Set task: Please locate each line in the entries below that contains the word "What" and copy those lines.
**********
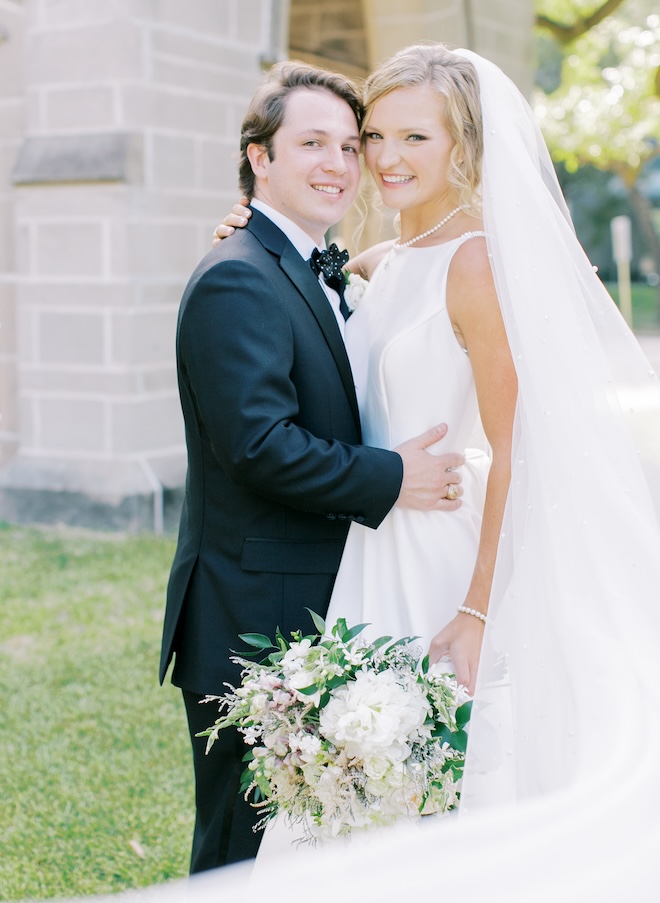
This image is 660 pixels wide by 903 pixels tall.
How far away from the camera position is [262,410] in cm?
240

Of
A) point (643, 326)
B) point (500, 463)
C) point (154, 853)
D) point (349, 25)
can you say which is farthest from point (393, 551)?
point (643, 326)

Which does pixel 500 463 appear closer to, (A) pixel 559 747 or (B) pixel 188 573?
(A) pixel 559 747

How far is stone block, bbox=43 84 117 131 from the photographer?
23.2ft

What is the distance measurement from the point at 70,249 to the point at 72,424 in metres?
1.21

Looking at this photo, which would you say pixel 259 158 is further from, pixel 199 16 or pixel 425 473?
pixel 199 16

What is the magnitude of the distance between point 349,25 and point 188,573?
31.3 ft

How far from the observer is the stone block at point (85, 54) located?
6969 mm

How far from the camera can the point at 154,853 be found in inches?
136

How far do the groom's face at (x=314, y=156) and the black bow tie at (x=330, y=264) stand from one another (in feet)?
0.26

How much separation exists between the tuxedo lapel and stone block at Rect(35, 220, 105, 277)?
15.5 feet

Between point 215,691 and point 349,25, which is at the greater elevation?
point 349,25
**********
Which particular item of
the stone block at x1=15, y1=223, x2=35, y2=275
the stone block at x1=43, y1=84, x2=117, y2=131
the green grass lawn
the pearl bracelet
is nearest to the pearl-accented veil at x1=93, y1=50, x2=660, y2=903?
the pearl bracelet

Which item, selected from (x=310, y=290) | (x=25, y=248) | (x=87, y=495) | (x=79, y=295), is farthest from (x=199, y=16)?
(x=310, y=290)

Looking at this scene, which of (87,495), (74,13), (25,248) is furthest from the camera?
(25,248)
**********
Result of the exercise:
What is the distance measurement from the point at 70,249 to the point at 72,424 in metres?
What is the magnitude of the distance between point 349,25 and point 188,573?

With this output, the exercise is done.